Practical 24 solution

Computer Science 3 - 2006

Programming Language Translation

Practical for Week 24, beginning 9 October 2006 - solutions

As usual, the sources of full solutions for these problems may be found on the course web page as the file PRAC24A.ZIP or PRAC24AC.ZIP.

While there were some splendid submissions, there were also some very weak ones, so please study the suggestions below, as the ability to add attributes and actions to grammars is crucially important if you are to use a tool like Coco. Three general points: Firstly, make sure you incorporate the call to Parser.output.close() to close their output files. If you don't do this, the output is likely to be truncated badly, or even discarded. Secondly, I am amused every year to read submissions that have assignments like

A = B * -1;

instead of the much more obvious and simpler

A = -B;

This happens so often that I can only believe one of my colleagues must be teaching the clumsy technique for reasons best known to himself or herself! Lastly, many people had not done as requested and provided specimen output, which at least would have given some indication of how well their systems worked.

Tasks 3 and 4 - The Boolean calculator.

Most people had little difficulty with this. Most used two "parallel" arrays, one of the actual values for the variables, and one to mark those that had not yet been assigned values.

Note that the solution below uses the Variable production to extract the index of the variable, not its name, and the use of toUpperCase() ensures that the system ignores case completely.
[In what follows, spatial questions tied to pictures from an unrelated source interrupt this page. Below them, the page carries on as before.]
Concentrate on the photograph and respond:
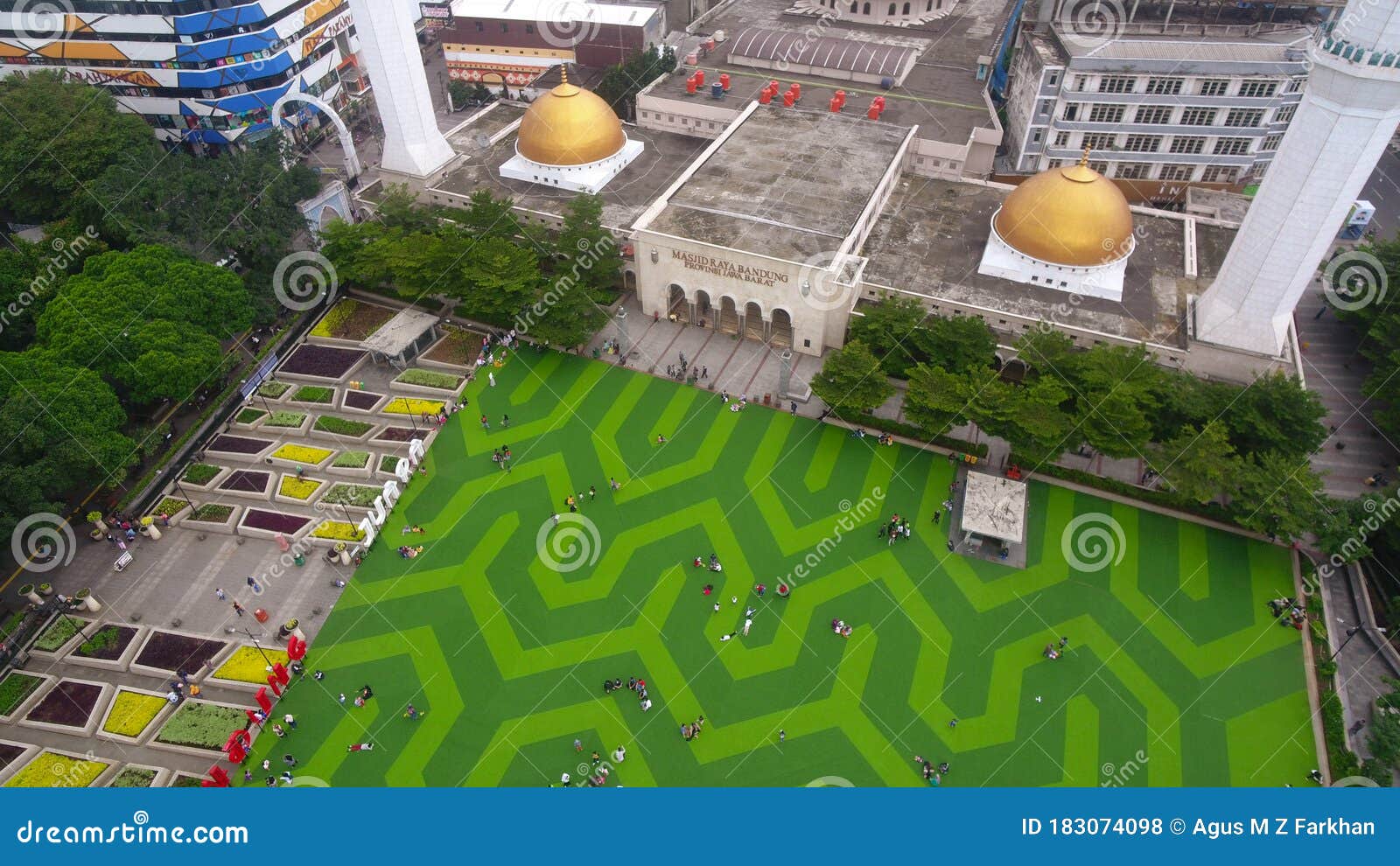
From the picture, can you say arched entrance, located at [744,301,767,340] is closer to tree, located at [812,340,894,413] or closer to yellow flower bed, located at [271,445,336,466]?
tree, located at [812,340,894,413]

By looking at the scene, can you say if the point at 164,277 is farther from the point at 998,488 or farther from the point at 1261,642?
the point at 1261,642

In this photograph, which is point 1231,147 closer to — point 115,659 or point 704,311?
point 704,311

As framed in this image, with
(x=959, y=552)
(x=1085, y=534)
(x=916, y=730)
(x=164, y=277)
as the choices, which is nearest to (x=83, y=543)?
(x=164, y=277)

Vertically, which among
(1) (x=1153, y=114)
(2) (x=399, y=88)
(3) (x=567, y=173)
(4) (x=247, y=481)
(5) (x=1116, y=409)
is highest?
(2) (x=399, y=88)

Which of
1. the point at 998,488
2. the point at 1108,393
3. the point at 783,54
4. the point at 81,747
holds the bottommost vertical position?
the point at 81,747

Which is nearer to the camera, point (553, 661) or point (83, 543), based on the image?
point (553, 661)

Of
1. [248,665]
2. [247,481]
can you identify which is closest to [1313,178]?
[248,665]

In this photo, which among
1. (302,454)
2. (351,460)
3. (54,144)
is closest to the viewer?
(351,460)
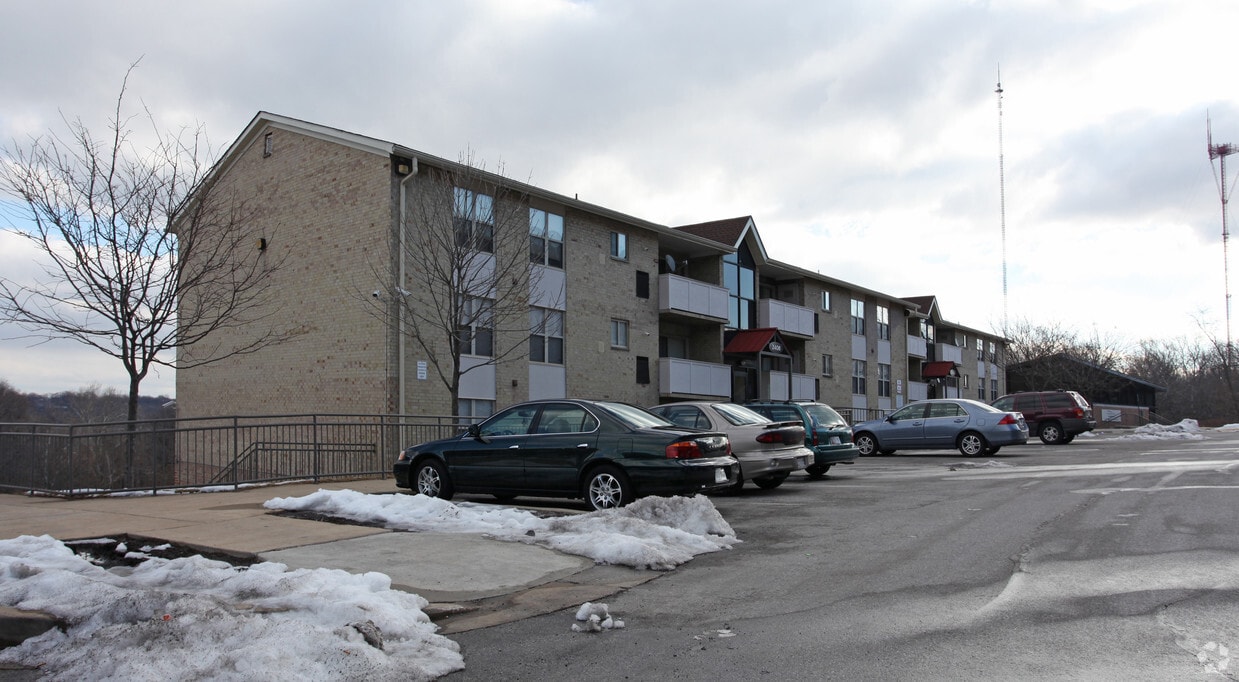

The IGNORECASE directive applies only to key words.

  import Library.*;
  import java.util.*;

  COMPILER Bool $CN
  /* Boolean expression calculator Java version
     P.D. Terry, Rhodes University, 2006 */

    static boolean[] mem = new boolean[26];
    static boolean[] defined = new boolean[26];

  IGNORECASE

  CHARACTERS
    letter     = "ABCDEFGHIJKLMNOPQRSTUVWXYZabcdefghijklmnopqrstuvwxyz" .
  TOKENS
    variable   = letter .

  COMMENTS FROM "(*" TO "*)"  NESTED
  COMMENTS FROM "/*" TO "*/"  NESTED

  IGNORE CHR(0) .. CHR(31)

  PRODUCTIONS
    Bool                               (. int index = 0;
                                          boolean value = false;
                                          for (int i = 0; i < 26; i++) defined[i] = false; .)
    = { ( Variable<out index>
          "=" Expression<out value>    (. mem[index] = value;
                                          defined[index] = true; .)
        |
          "print"
          Expression<out value>        (. IO.writeLine(value); .)
        )
        SYNC ";"
      } EOF .

    Variable<out int index>
    = variable                         (. index = Character.toUpperCase(token.val.charAt(0)) - 'A'; .)
    .

    Expression<out boolean value>      (. boolean termValue; .)
    = Term<out value>
      { Or Term<out termValue>         (. value = value || termValue; .)
      } .

    Term<out boolean value>            (. boolean factValue; .)
    = Factor<out value>
      { [ And ] Factor<out factValue>  (. value = value && factValue; .)
      } .

    Factor<out boolean value>          (. value = false; .)
    =   "NOT" Factor<out value>        (. value = ! value; .)
      | Primary<out value>
        { "'"                          (. value = ! value; .)
        }
    .

    Primary<out boolean value>         (. int index;
                                          value = false; .)
    =   True                           (. value = true; .)
      | False                          (. value = false; .)
      | Variable<out index>            (. if (!defined[index])
                                            SemError("variable not defined");
                                          value = mem[index]; .)
      | "(" Expression<out value> ")"
    .

    True   = "TRUE" | "1" .
    False  = "FALSE" | "0" .
    And    = "AND" | "&&" | "." .
    Or     = "OR" | "||" | "+" .
  END Bool.

The semicolon following each statement can be used as a convenient synchronization point.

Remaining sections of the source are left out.